Мне 23 года, и я живу с отцом, потому что не могу заниматься любимым делом. И неважно, сколько раз мне еще предстоит проверить почту в ожидании письма с извинениями за ошибочное увольнение, оно всё равно не придёт.

Чёрт, забыла! Надо написать Тревору, что я в порядке. Вытаскиваю из заднего кармана телефон, открываю окошко набора сообщения и вот незадача!

Нет сети. Быть не может!

Я могу позвонить ему с городского, но в таком случае не удастся избежать долгого разговора, который в очередной раз напомнит, как низко я пала.

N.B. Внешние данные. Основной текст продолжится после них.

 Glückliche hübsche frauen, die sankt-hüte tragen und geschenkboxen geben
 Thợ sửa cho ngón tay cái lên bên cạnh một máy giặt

Швыряю современный и такой бесполезный сейчас гаджет на прикроватную тумбу и удобно устраиваюсь на подушке в ожидании сна. Может быть, проснувшись, я пойму, что это всего лишь дурной сон, и я не облажалась со своим будущим и не вернулась туда, откуда начала.

На абсолютном нуле.

— Шай.

Раскатистый голос проникает в моё туманное состояние полусна.

— Хм-м-м? — еще больше зарываясь в подушку, мямлю я.

— Голодна? — я мгновенно узнаю нотки беспокойства в голосе. — Ужин готов.

Глаза тут же открываются.

А-а-а-а, да, чёрт, я дома.

Мой разум просыпается, а вслед за ним и желудок. Я переворачиваюсь на спину и потягиваюсь.

— Встаю.

— Спускайся, а то всё остынет, — звук шагов по паркету раздается в прихожей.

Вот вам и пробуждение от кошмара. Зеваю, ещё раз потягиваюсь и замечаю, что солнце уже прячется за деревьями, отчего линия горизонта играет розовыми и пурпурными оттенками.

Я доползаю до кухни и сразу же чувствую великолепный запах гриля, от которого слюнки текут. Если папа и делает что-то так же хорошо, как строит прекрасные дома, так это жарит мясо на огне.